Useful because calculating a chord, or interpreting a chord symbol - either in Roman Numerals or in-Key - can sometimes be a pain. Voicing leading makes it even worse because you have to set it all in context. So a simple, quick way of configuring a barebones chord (or chords) in key according to a "stack of thirds" would seem a simple way of accurately throwing mud on the wheel to edit it into shape later.

It would seem easy to implement because - if I understand it correctly - it would be a finite exercise. If you calculated the chords, then it simply would have to build upon the parameters. Or, if you selected from a visual library of shapes, then there's still only a certain number of them, which could be templated (like WordArt) and then (to set them in key) transposed.

I came up with the idea when my teacher told me to do an analysis and a "chord chart" of a Bach piece. It would have helped if she defined what she meant by "chord chart", but she didn't, so instead I ended up researching all sorts of analyses, reductions and chord charts. A lot of what I needed for the assignment was already available through automation and/or other people's work, so I "sort-of" got the assignment done - although I still don't know what she actually meant yet! In any case, it stimulated some programming ideas, so maybe there is something to what I've conjured up here.


In reply to by William777

What I still don't understand is what you see the role of notation software being here. That chord chart you posted is nice, but it's not music notation, not something MuseScore would normally be the sort of thing one would choose to create. So I'm still struggling to understand what you want MuseScore to actually do with respect to that.
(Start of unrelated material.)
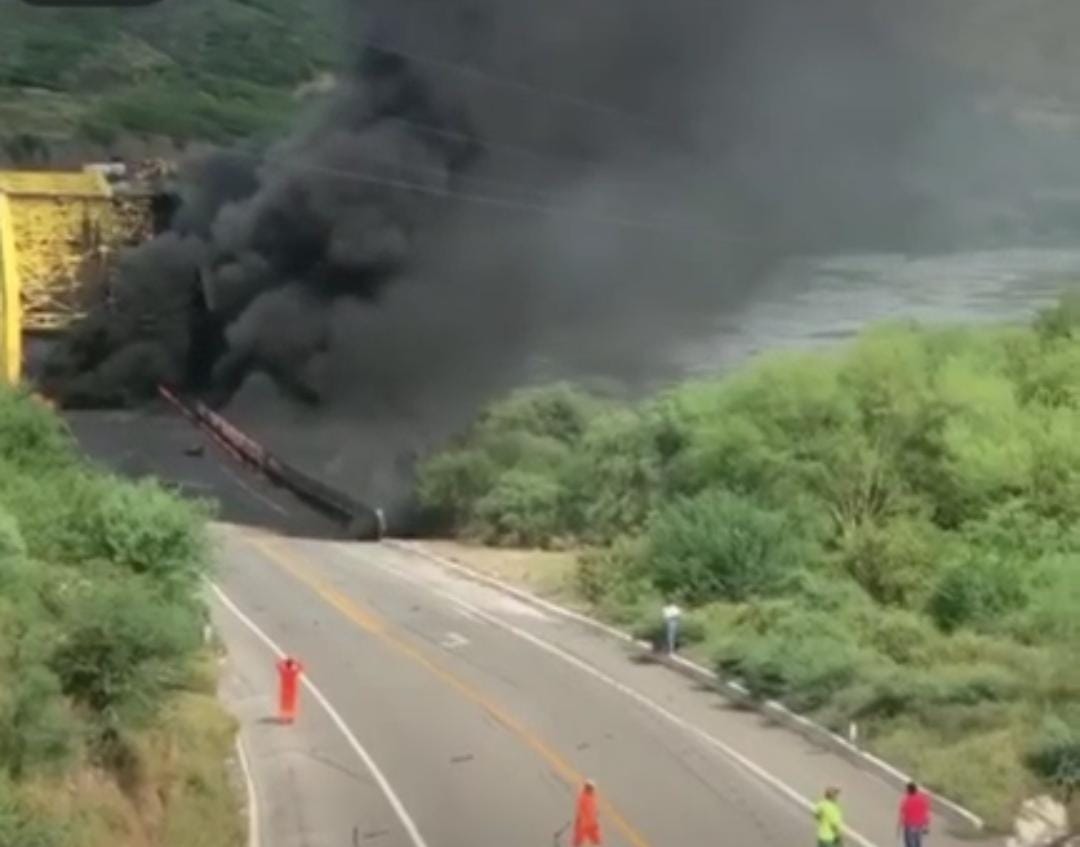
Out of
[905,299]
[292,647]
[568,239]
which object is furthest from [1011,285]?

As for automatically generating notes based on chord symbols, that's commonly requested for playback, but there are major complication with this. One is, what rhythm to use. Another is what voicing - real pianists and guitarists would seldom actually play the stack of thirds in raw form but would usually spread the notes out more to create better spacing and good voice leading. Something worth tackling some day when there is less left to with with respect to the more important notation-related features.

In reply to by Marc Sabatella

Hmmm..... it's about musical analysis, rather than notation.

To me, it seems like the OP wants to be able to notate, for example, a Bach Chorale and have access to some sort of built-in 'chord lexicon' dialog to aid in the 'harmonic analysis'.
This would include the ability to select a 'closed spaced' chord inversion (i.e. stack of thirds) that can, as he states: just appear in the score area where you clicked.